Quando um ex-funcionário de conselho profissional pratica engenhosa fraude para enganar as vítimas, passando-se por outro profissional para obter vantagem ilícita, a figura típica adequada para classificar a conduta é o estelionato, e não a concussão — crime praticado por funcionário público.
Com esse fundamento, a 8ª Turma do Tribunal Regional Federal da 4ª. Região condenou um ex-funcionário do Conselho Regional de Contabilidade de Santa Catarina que, mesmo sem ser advogado, exigia honorários de sucumbência dos associados inadimplentes.
O colegiado, entretanto, reformou decisão de primeiro grau e reclassificou a conduta, de concussão (artigo 316 do Código Penal) para estelionato (artigo 171, parágrafo 3º, do mesmo Código).

+++

_Instruções de trabalho_
Indique se cada afirmação concorda com o trecho selecionado, respondendo sim ou não e citando literalmente as palavras do trecho que decidem: 1. O ex-funcionário condenado era advogado. 2. O colegiado manteve a decisão de primeiro grau. 3. O ex-funcionário trabalhou no Conselho Regional de Contabilidade de Santa Catarina.

_Dados fornecidos_
+++

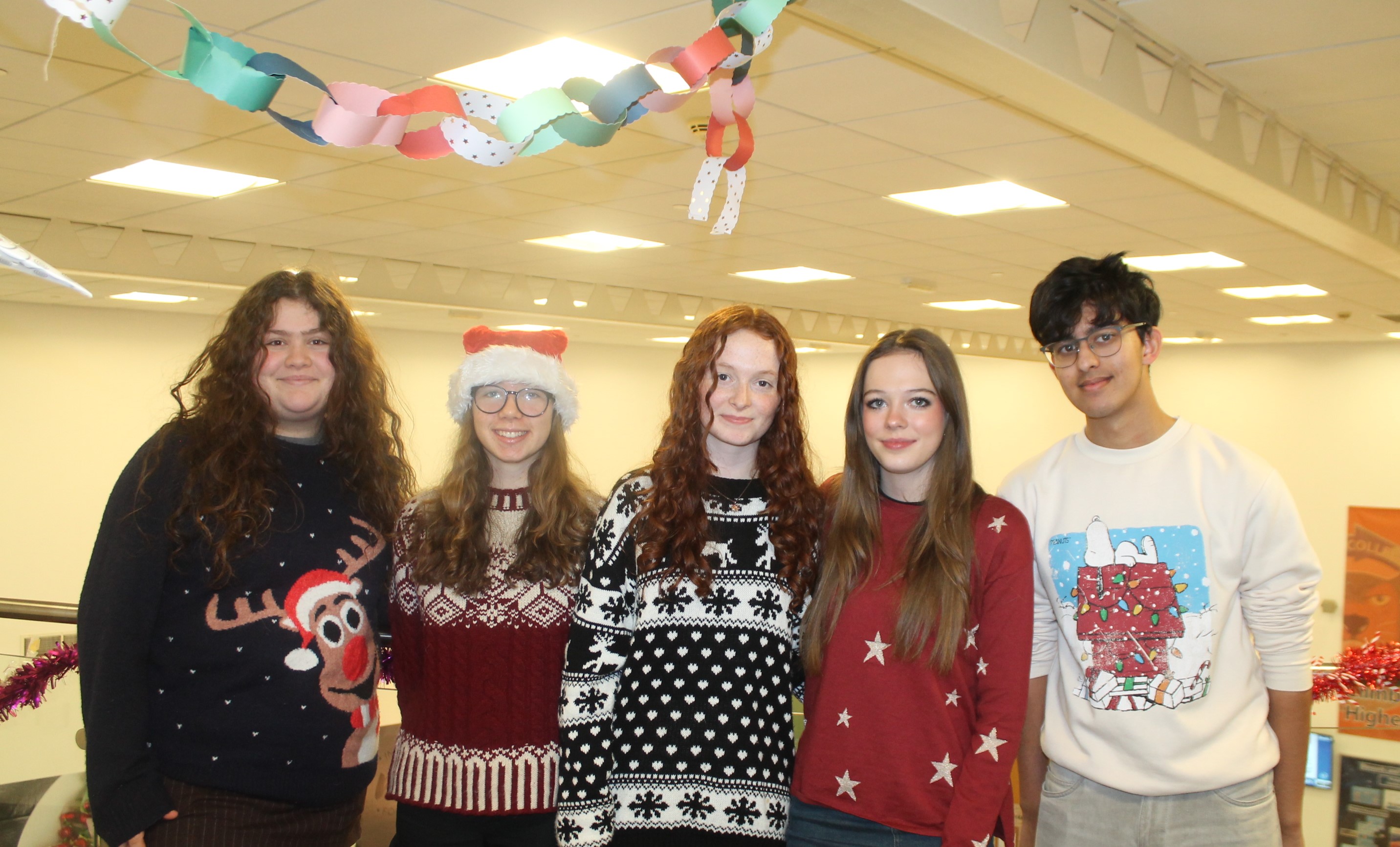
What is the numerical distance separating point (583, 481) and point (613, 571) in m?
0.36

+++

_Resultado final_
1. Não: "mesmo sem ser advogado"
2. Não: "reformou decisão de primeiro grau"
3. Sim: "um ex-funcionário do Conselho Regional de Contabilidade de Santa Catarina"